TASK STATEMENT:
Quote the listing verbatim from the line containing "What is the span" up to and including its final line.

________________

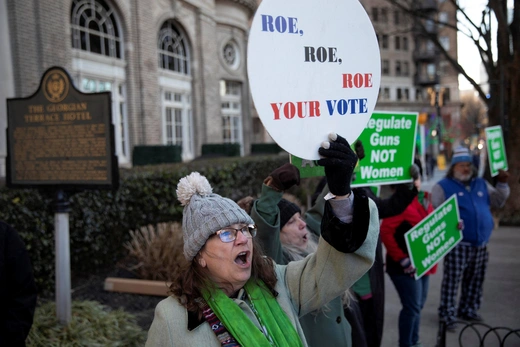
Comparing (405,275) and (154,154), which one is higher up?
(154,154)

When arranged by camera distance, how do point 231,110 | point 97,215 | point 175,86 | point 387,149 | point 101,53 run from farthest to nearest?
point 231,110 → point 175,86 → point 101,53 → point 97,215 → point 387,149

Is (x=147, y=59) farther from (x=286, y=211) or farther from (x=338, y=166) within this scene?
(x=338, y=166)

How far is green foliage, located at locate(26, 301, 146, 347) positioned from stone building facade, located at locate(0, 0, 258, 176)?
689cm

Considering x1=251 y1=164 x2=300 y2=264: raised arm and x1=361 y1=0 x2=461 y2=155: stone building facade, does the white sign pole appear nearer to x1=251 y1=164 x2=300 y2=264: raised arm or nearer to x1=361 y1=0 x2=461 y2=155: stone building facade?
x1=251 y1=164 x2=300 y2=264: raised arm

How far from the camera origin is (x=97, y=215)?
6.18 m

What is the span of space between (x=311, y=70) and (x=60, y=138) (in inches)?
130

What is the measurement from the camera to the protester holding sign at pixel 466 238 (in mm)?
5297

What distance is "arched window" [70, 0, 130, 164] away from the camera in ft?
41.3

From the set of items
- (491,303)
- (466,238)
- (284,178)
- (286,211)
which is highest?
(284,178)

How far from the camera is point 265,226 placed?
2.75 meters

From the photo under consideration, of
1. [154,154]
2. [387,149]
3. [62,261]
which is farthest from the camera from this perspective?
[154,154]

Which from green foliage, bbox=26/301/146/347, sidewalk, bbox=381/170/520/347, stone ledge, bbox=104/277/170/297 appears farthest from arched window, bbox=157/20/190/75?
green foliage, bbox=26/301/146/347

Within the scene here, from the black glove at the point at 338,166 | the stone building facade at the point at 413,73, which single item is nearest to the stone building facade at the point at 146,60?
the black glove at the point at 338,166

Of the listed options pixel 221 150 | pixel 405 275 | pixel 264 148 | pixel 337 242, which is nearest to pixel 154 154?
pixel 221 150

________________

CORRECT ANSWER:
What is the span of space between (x=311, y=70) and (x=60, y=138) (in inches)?
130

What is the measurement from the camera to the protester holding sign at pixel 466 238 (in mm)?
5297

What distance is "arched window" [70, 0, 130, 164] away from the camera in ft?
41.3

From the set of items
- (491,303)
- (466,238)
- (284,178)
- (286,211)
which is highest?
(284,178)

How far from the camera is point 265,226 placed?
2.75 meters

From the photo under consideration, of
1. [154,154]
2. [387,149]
3. [62,261]
which is farthest from the camera from this perspective?
[154,154]

Which from green foliage, bbox=26/301/146/347, sidewalk, bbox=381/170/520/347, stone ledge, bbox=104/277/170/297 appears farthest from arched window, bbox=157/20/190/75?
green foliage, bbox=26/301/146/347

Within the scene here, from the black glove at the point at 338,166 | the stone building facade at the point at 413,73, which single item is nearest to the stone building facade at the point at 146,60?
the black glove at the point at 338,166

Of the listed options pixel 221 150 | pixel 405 275 | pixel 264 148 | pixel 337 242, which is nearest to pixel 154 154?
pixel 221 150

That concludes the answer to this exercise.